It is a fortunate person who attains adulthood unscarred by the complications of childhood. Some scars are superficial. These fade with time. Others, though, cut deep and retain the heat of hurt. They inflame emotions and force the bearer to construct inner defenses needed to maintain outer control.

Yeong-hye is scathed in this way. As a girl, she survives a brutish father. As a woman, she marries a loutish man, who describes her “as completely unremarkable in every way.” Equally unexceptionable is her life. She cooks, she cleans, she yields to her husband’s priapic urges. She leaves nary a footprint on the world.
One night she has a dream, a violent, sanguine nightmare that resurrects a dormant memory of her and her older sister seeking shelter from their father in a copse of bleak woods. In the dream, she takes refuge from the darkness in a barn, only to find herself enmeshed in a labyrinth of “long bamboo sticks strung with great blood-red gashes of meat, blood still dripping down.” She tries “to push past but the meat, there’s not end to the meat, and no exit.” The next morning, Yeong-hye declares herself a vegetarian.
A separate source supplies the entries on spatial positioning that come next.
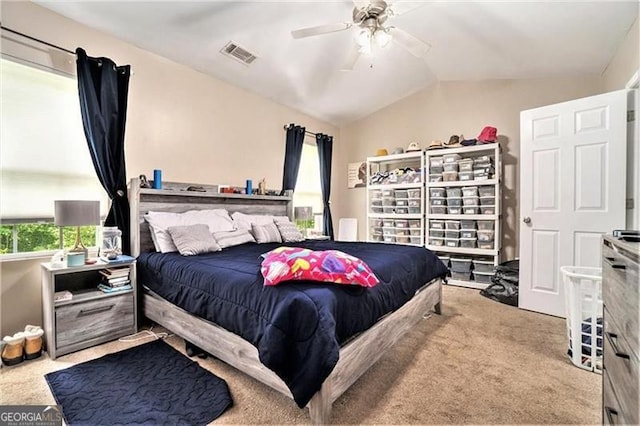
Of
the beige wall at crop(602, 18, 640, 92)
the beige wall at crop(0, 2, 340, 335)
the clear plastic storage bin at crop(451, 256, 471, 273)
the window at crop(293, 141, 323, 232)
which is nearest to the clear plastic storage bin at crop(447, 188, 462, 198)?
the clear plastic storage bin at crop(451, 256, 471, 273)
It is a fateful proclamation. She is surrounded by carnivores. Her husband pronounces her crazy, her father force feeds her meat, and her sister commits a horrific act that cannot be undone. In response, Yeong-hye, already a mere shadow of a being, turns further inward, her identify eventually receding so far that she is compelled to adopt another.
The Vegetarian contains a cascade of extraordinary, revelatory scenes of exploitive selfishness, sexual indulgence, and, perhaps most tragic, realization that one’s perceived strength might in fact be little more than self-protective cowardice. All are beautifully written, and in each a façade falls. The debris forms a message: A hard as it might to be truly know oneself, it is degrees more difficult to truly know another. “To thine own self be true,” advises the Bard. “Yes, of course,” Yeong-hye would reply, “but who is myself?’
The Vegetarian is a very human book, which means at times it is uncomfortable to read. If you don’t care for such emotional unease, it is not for you. But if you possess the knack, or the curiosity, for finding solace amid distress, then I highly recommend it.